Re: Use simplehash.h instead of dynahash in SMgr

From: Yura Sokolov <y(dot)sokolov(at)postgrespro(dot)ru>
To: Andres Freund <andres(at)anarazel(dot)de>
Cc: David Rowley <dgrowleyml(at)gmail(dot)com>, PostgreSQL Developers <pgsql-hackers(at)lists(dot)postgresql(dot)org>
Subject: Re: Use simplehash.h instead of dynahash in SMgr
Date: 2021-04-26 19:44:13
Message-ID: d051e4b8f125f837ffff1d798e6268d7@postgrespro.ru
Views: Raw Message | Whole Thread | Download mbox | Resend email
Thread:
Lists: pgsql-hackers

Andres Freund писал 2021-04-26 21:46:
> Hi,
>
> On 2021-04-25 01:27:24 +0300, Yura Sokolov wrote:
>> It is quite interesting result. Simplehash being open-addressing with
>> linear probing is friendly for cpu cache.
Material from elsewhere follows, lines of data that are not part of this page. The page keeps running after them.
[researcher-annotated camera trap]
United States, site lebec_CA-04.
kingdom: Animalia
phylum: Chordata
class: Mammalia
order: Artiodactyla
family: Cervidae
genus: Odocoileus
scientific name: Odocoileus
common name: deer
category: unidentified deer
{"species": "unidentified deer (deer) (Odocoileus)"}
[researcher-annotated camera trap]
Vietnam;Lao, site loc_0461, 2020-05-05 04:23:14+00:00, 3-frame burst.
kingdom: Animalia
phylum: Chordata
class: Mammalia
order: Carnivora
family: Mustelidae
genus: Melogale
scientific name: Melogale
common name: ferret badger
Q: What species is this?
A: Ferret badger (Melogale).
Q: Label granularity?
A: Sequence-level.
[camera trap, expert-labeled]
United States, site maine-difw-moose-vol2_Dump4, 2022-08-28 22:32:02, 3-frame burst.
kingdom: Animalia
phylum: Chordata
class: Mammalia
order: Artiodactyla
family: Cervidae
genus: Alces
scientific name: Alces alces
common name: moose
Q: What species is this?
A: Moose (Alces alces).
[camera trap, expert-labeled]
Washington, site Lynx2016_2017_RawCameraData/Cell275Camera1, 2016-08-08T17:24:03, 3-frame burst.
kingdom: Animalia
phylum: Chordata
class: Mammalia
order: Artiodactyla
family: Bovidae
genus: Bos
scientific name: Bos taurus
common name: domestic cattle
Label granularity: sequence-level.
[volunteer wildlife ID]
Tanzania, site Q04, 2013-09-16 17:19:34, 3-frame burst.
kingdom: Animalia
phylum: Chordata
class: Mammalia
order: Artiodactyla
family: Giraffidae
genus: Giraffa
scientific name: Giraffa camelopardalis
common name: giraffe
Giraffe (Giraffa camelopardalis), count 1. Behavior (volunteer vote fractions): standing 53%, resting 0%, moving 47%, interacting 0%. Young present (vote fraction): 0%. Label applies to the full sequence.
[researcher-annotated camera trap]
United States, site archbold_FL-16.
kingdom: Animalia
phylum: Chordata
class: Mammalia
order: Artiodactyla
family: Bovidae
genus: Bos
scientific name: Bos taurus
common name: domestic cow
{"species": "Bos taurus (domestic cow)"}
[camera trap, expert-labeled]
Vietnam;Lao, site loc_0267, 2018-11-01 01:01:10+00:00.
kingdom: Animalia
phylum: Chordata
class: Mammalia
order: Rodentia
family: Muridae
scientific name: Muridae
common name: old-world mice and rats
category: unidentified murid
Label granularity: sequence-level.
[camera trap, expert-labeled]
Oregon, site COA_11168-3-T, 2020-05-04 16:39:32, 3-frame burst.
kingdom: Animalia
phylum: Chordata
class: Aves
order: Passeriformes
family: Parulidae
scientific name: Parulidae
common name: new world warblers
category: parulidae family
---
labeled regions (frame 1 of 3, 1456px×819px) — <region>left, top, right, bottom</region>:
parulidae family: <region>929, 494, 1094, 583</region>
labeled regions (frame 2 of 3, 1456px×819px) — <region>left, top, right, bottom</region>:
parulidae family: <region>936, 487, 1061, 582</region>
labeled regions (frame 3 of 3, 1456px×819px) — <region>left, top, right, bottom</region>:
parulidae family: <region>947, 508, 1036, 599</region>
I'd recommend to define
>> SH_FILLFACTOR with value lower than default (0.9). I believe 0.75 is
>> suitable most for such kind of hash table.
>
> It's not a "plain" linear probing hash table (although it is on the
> lookup
> side). During insertions collisions are reordered so that the average
> distance
> from the "optimal" position is ~even ("robin hood hashing"). That
> allows a
> higher load factor than a plain linear probed hash table (for which
> IIRC
> there's data to show 0.75 to be a good default load factor).

Even for Robin Hood hashing 0.9 fill factor is too high. It leads to too
much movements on insertion/deletion and longer average collision chain.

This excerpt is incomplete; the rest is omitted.